**Entries shown:**
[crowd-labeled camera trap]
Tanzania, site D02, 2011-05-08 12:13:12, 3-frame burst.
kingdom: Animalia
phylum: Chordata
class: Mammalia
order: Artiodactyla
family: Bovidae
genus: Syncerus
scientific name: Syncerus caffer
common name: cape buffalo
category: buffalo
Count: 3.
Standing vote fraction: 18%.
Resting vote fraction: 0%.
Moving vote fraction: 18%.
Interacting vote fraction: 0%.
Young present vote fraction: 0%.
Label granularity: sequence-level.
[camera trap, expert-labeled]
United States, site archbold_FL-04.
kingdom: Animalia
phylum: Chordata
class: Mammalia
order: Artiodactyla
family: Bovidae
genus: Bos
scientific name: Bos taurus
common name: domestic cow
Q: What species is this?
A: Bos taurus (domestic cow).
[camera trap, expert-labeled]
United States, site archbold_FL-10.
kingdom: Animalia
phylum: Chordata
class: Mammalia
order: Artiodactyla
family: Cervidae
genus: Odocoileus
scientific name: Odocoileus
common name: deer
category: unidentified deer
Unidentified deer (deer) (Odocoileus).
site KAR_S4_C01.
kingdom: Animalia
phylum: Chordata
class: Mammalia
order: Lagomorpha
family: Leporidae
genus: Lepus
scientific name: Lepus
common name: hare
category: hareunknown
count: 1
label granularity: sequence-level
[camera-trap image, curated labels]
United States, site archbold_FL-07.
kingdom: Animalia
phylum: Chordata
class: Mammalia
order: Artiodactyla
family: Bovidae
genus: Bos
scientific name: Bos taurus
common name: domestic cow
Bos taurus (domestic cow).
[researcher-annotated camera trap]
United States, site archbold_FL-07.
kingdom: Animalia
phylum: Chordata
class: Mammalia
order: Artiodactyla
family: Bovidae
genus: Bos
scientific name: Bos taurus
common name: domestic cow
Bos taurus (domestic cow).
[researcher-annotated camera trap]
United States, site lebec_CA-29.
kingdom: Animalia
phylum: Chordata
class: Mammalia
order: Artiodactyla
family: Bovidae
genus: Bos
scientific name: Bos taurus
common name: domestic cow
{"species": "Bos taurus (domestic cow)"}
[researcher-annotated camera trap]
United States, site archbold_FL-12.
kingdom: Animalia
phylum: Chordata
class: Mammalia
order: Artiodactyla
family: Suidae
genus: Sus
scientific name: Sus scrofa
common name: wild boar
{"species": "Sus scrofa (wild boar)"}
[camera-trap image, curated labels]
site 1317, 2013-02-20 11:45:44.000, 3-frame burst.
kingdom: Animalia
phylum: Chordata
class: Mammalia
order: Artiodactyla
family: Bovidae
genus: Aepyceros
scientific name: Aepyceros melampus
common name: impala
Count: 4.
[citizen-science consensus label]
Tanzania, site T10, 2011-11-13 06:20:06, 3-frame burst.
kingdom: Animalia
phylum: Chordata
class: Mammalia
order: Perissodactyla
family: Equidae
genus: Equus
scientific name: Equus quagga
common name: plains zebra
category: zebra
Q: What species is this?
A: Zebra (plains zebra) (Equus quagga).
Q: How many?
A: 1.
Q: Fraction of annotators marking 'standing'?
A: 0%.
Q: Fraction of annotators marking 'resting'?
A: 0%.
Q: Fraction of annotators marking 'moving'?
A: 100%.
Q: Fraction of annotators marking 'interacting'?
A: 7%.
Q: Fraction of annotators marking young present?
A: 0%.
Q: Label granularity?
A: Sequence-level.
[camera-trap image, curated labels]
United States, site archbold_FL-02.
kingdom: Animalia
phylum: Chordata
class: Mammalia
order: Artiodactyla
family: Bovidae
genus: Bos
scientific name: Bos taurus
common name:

**Exercise instructions:** Gather from the records above every line containing the string "annotators".

**Solution to the problem:**
Q: Fraction of annotators marking 'standing'?
Q: Fraction of annotators marking 'resting'?
Q: Fraction of annotators marking 'moving'?
Q: Fraction of annotators marking 'interacting'?
Q: Fraction of annotators marking young present?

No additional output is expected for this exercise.